El 26 de febrero de 1983 el Racing de Santander logró uno de los resultados más sorprendentes de su historia al vencer 0-2 al Barcelona en el Camp Nou. Esta noche, el equipo verdiblanco regresa a ese mismo estadio y con él revive la memoria de una tarde que pocos esperaban y que nadie en Cantabria ha olvidado.

Cuarenta y tres años después, el Camp Nou sigue guardando la huella del Racing

El Racing llegó aquel día a Barcelona como colista, sin un solo punto fuera de casa y con ochenta mil espectadores en las gradas convencidos de que la goleada era cuestión de tiempo. El equipo azulgrana aspiraba al título. Los cántabros, sencillamente, intentaban sobrevivir a la temporada.

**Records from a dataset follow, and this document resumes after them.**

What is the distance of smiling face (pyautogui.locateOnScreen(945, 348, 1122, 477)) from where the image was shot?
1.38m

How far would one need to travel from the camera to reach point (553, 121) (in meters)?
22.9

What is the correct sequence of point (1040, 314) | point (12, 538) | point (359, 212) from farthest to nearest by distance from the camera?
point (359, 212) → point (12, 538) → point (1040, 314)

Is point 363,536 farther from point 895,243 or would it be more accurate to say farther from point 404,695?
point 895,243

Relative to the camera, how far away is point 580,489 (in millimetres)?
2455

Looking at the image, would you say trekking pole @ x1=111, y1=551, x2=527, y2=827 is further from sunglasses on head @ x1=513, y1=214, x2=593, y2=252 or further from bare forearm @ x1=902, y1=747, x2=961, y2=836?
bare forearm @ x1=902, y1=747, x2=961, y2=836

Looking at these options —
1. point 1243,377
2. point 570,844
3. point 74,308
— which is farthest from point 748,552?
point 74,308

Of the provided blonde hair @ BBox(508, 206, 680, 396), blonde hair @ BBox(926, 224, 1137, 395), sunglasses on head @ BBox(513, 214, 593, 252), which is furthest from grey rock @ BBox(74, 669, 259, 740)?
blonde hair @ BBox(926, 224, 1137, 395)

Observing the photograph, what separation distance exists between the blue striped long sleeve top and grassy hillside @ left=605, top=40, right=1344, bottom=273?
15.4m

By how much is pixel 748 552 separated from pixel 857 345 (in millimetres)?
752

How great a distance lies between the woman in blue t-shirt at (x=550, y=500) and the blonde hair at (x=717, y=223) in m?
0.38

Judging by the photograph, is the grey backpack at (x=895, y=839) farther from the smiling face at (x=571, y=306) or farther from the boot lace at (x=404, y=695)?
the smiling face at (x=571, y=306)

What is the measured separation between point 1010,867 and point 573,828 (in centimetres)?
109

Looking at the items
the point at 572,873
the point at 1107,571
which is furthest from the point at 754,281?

El primer golpe llegó en el minuto 13. Chaparro recuperó un balón, se lo cedió a Álvarez y el centrocampista cruzó un disparo de izquierda que superó a Urruti. Lo que vino después fue un asedio constante del Barcelona que Pedro Alba, el portero cántabro, recordará siempre como una tarde de trabajo sin descanso.

«Fue un ataque permanente», explica el guardameta. «Si yo no era capaz de impedir que el balón me traspasara, lo hacían mis compañeros». No hubo un solo respiro para celebrar el gol. El Barcelona no les daba tiempo.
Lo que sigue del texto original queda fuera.